The brown-banded antpitta is believed to be a year-round resident throughout its range.

===Feeding===

The brown-banded antpitta is one of several antpittas that regularly come to feeding stations set up to view them. There they are fed earthworms and beetle larvae, which are thought to also be a part of their natural diet. Its diet otherwise is not well documented but it is assumed to feed on a variety of insects and other invertebrates. It forages on or near the ground, running and hopping between stops to pick prey from vegetation or the ground. It occasionally joins mixed-species feeding flocks and also occasionally attends army ant swarms.

===Breeding===

Nothing is known about the brown-banded antpitta's breeding biology.

===Vocalization===

The brown-banded antpitta's song is a "single upslurred uuueee"; it also makes a "3-note tu, tu-tu". Its call is a "single loud shrill note KEEEE" given in a series.

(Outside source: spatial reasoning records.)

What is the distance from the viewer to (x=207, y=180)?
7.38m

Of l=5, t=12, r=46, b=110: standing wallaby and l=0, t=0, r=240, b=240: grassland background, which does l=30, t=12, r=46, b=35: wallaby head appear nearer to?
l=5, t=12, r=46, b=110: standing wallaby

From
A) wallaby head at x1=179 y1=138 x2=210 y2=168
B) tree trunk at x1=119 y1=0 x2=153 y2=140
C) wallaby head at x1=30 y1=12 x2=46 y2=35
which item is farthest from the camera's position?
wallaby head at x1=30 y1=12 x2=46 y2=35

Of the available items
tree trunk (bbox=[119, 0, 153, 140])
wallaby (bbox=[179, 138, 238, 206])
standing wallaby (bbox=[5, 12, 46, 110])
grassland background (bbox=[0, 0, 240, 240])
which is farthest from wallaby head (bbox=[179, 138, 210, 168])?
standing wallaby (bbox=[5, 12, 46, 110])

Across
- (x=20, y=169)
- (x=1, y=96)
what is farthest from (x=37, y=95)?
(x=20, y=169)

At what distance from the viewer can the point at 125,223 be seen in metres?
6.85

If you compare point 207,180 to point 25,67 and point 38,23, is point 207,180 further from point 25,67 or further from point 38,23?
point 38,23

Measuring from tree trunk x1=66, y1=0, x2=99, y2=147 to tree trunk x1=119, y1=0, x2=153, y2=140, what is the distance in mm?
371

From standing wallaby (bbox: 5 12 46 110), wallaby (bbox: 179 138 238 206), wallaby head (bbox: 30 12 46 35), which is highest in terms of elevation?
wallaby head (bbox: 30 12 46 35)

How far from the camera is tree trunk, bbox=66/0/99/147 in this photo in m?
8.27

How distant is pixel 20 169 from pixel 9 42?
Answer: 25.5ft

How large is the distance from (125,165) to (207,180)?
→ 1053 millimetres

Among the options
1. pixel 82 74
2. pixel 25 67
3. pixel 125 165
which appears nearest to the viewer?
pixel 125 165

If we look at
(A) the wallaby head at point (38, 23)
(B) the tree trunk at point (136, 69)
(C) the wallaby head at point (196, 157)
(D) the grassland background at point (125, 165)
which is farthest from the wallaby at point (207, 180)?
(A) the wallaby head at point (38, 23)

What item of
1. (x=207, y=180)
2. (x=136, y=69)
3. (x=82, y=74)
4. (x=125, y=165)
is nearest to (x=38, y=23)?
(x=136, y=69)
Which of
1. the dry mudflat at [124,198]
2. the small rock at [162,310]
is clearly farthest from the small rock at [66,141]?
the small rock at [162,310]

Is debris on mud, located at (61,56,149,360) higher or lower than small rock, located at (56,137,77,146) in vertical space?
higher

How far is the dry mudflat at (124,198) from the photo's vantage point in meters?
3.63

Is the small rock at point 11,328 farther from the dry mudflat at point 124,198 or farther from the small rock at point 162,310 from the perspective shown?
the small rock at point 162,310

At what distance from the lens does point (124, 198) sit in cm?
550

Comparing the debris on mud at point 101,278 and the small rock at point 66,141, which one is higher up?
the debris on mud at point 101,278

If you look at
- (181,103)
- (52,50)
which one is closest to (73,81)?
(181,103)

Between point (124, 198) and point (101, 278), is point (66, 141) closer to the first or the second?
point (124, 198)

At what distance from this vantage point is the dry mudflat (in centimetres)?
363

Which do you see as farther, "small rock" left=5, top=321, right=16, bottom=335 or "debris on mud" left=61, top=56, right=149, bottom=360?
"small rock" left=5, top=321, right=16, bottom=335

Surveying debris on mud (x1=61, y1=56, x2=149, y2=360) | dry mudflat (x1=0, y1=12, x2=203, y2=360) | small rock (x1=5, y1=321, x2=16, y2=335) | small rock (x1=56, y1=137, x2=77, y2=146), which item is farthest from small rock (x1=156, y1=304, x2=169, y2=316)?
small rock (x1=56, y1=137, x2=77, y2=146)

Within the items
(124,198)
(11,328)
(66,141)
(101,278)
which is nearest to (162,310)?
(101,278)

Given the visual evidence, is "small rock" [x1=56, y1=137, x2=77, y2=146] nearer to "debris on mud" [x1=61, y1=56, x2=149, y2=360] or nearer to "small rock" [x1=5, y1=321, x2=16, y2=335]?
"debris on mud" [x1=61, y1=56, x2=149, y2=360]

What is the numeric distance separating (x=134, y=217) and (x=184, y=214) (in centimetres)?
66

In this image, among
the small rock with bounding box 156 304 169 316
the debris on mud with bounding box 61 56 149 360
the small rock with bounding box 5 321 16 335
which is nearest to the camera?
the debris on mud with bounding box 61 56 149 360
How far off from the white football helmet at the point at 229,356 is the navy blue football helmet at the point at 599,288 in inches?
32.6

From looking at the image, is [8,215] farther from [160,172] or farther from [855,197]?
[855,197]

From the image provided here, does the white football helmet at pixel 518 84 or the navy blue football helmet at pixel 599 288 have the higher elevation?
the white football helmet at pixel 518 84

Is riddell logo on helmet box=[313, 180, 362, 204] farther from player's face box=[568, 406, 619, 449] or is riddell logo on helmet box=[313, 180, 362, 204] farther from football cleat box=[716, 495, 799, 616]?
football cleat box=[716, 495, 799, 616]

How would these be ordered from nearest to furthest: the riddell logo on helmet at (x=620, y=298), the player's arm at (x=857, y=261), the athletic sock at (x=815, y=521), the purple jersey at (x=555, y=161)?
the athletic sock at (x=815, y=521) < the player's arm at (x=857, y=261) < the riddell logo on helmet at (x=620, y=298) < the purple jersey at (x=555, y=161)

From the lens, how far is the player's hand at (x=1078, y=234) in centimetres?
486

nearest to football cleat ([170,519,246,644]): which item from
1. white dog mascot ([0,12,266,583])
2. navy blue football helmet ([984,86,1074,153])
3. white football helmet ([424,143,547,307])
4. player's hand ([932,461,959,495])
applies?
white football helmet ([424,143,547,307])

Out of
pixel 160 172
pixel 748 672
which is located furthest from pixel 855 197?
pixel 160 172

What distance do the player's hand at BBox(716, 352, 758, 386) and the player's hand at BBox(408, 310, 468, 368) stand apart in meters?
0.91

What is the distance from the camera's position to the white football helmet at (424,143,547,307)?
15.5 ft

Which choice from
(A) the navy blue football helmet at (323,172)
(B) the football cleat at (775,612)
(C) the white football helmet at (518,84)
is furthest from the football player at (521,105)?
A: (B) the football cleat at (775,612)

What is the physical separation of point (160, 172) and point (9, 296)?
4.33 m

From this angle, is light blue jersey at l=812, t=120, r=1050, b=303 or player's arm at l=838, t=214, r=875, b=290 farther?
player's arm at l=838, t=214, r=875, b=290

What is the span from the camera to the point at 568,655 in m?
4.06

The species sings at any time of the year, mostly during the morning, and typically from a low perch in dense undergrowth.

==Status==

The IUCN originally in 1988 assessed the brown-banded antpitta as Threatened, then in 1994 as Endangered, and since 2012 as Vulnerable. It has a small range and its estimated population of between 10,000 and 20,000 mature individuals is believed to be decreasing. "Most forest below 3,300 m in the Central Andes has long been converted to agricultural land-use. In the Toche valley, this has primarily taken place since the 1950s, mostly for coffee plantations, potatoes, beans and cattle-grazing." It occurs in several protected areas. "Given that this species appears tolerant, to some degree, of human alteration of its habitat, it may not be under extreme threat except in areas of complete forest clearing."